▸ **Aim of the exercise**: Copy the listing below verbatim, line for line.

▸ **Materials provided**:

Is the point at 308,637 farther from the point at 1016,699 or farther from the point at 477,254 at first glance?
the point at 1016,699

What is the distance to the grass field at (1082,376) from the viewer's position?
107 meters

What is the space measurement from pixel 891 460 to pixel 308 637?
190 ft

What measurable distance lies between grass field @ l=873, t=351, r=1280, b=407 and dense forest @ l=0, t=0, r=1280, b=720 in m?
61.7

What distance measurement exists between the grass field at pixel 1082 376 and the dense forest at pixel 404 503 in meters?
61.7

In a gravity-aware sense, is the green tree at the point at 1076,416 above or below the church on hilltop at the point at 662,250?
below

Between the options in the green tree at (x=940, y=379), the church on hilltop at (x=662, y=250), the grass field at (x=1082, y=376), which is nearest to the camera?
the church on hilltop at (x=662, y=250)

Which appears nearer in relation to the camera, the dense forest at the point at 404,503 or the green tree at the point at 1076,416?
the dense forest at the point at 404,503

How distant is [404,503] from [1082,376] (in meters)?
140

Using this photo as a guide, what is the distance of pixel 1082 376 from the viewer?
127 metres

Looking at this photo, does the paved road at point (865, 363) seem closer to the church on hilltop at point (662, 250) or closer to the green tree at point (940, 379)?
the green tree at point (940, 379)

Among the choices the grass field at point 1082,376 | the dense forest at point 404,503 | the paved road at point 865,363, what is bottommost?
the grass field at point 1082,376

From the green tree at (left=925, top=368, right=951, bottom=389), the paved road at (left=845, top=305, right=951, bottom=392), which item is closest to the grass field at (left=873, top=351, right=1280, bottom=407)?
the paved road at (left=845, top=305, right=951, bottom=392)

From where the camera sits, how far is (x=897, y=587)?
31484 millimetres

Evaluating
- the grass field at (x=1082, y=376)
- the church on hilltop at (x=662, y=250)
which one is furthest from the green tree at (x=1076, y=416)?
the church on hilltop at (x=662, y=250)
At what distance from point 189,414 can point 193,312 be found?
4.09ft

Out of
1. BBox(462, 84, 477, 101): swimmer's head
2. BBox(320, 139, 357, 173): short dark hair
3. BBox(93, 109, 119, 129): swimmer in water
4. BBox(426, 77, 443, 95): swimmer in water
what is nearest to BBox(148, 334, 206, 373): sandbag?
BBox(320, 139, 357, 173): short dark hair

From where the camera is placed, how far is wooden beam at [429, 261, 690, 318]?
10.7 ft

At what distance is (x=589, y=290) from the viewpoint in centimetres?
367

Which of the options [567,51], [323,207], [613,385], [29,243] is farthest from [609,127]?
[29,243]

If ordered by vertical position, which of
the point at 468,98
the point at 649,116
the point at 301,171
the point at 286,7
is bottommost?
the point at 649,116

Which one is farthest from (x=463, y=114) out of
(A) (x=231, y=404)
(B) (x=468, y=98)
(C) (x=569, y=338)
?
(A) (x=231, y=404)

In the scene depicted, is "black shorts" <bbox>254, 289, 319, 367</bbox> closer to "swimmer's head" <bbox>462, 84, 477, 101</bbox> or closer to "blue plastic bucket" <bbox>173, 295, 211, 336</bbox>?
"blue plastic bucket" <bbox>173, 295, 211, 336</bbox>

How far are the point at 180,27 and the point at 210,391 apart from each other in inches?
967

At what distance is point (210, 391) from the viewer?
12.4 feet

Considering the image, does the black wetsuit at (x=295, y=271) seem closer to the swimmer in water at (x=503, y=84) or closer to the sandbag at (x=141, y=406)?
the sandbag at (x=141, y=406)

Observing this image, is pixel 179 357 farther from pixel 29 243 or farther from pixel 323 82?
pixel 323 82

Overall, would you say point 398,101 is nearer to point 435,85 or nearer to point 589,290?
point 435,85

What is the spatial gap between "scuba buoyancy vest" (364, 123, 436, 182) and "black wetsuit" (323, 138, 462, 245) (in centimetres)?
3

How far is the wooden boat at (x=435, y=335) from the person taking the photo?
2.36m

▸ **Solved problem**:
Is the point at 308,637 farther from the point at 1016,699 or farther from the point at 477,254 at first glance?
the point at 1016,699

What is the distance to the grass field at (1082,376) from the viewer's position?
107 meters

What is the space measurement from pixel 891 460 to pixel 308 637?
190 ft

What measurable distance lies between grass field @ l=873, t=351, r=1280, b=407 and dense forest @ l=0, t=0, r=1280, b=720 in m?
61.7

What distance measurement exists between the grass field at pixel 1082 376 and the dense forest at pixel 404 503 in meters?
61.7

In a gravity-aware sense, is the green tree at the point at 1076,416 above or below the church on hilltop at the point at 662,250?
below

Between the options in the green tree at (x=940, y=379), the church on hilltop at (x=662, y=250), the grass field at (x=1082, y=376), which is nearest to the camera?
the church on hilltop at (x=662, y=250)

Which appears nearer in relation to the camera, the dense forest at the point at 404,503 or the green tree at the point at 1076,416?
the dense forest at the point at 404,503

How distant is [404,503] from [1082,376] (in meters)?
140

Using this photo as a guide, what is the distance of pixel 1082 376 from the viewer?
127 metres

Looking at this photo, does the paved road at point (865, 363) seem closer to the church on hilltop at point (662, 250) or closer to the green tree at point (940, 379)?
the green tree at point (940, 379)

Among the choices the grass field at point 1082,376 | the dense forest at point 404,503 | the paved road at point 865,363, what is bottommost?
the grass field at point 1082,376

From the green tree at (left=925, top=368, right=951, bottom=389), the paved road at (left=845, top=305, right=951, bottom=392), which item is closest to the grass field at (left=873, top=351, right=1280, bottom=407)?
the paved road at (left=845, top=305, right=951, bottom=392)

From where the camera sits, how far is (x=897, y=587)?
31484 millimetres

Evaluating
- the grass field at (x=1082, y=376)
- the church on hilltop at (x=662, y=250)
which one is furthest from the green tree at (x=1076, y=416)?
the church on hilltop at (x=662, y=250)
At what distance from point 189,414 can point 193,312 be found?
4.09ft

Out of
1. BBox(462, 84, 477, 101): swimmer's head
2. BBox(320, 139, 357, 173): short dark hair
3. BBox(93, 109, 119, 129): swimmer in water
4. BBox(426, 77, 443, 95): swimmer in water
what is nearest to BBox(148, 334, 206, 373): sandbag?
BBox(320, 139, 357, 173): short dark hair

From where the camera is placed, how far is wooden beam at [429, 261, 690, 318]?
10.7 ft

At what distance is (x=589, y=290) from the viewpoint in centimetres?
367

Which of the options [567,51], [323,207], [613,385], [29,243] is farthest from [609,127]?
[29,243]

If ordered by vertical position, which of
the point at 468,98
the point at 649,116
the point at 301,171
the point at 286,7
is bottommost?
the point at 649,116

Which one is farthest from (x=463, y=114) out of
(A) (x=231, y=404)
(B) (x=468, y=98)
(C) (x=569, y=338)
?
(A) (x=231, y=404)

In the scene depicted, is "black shorts" <bbox>254, 289, 319, 367</bbox> closer to "swimmer's head" <bbox>462, 84, 477, 101</bbox> or closer to "blue plastic bucket" <bbox>173, 295, 211, 336</bbox>?
"blue plastic bucket" <bbox>173, 295, 211, 336</bbox>

How far are the point at 180,27 and the point at 210,391 apart from each other in inches?
967

At what distance is point (210, 391) from the viewer?
12.4 feet

Considering the image, does the black wetsuit at (x=295, y=271) seem closer to the swimmer in water at (x=503, y=84) or closer to the sandbag at (x=141, y=406)?
the sandbag at (x=141, y=406)

Observing this image, is pixel 179 357 farther from pixel 29 243 or farther from pixel 323 82?
pixel 323 82

Overall, would you say point 398,101 is nearer to point 435,85 or nearer to point 589,290?
point 435,85

What is the spatial gap between "scuba buoyancy vest" (364, 123, 436, 182) and "black wetsuit" (323, 138, 462, 245) (in centimetres)?
3

How far is the wooden boat at (x=435, y=335) from the person taking the photo?
2.36m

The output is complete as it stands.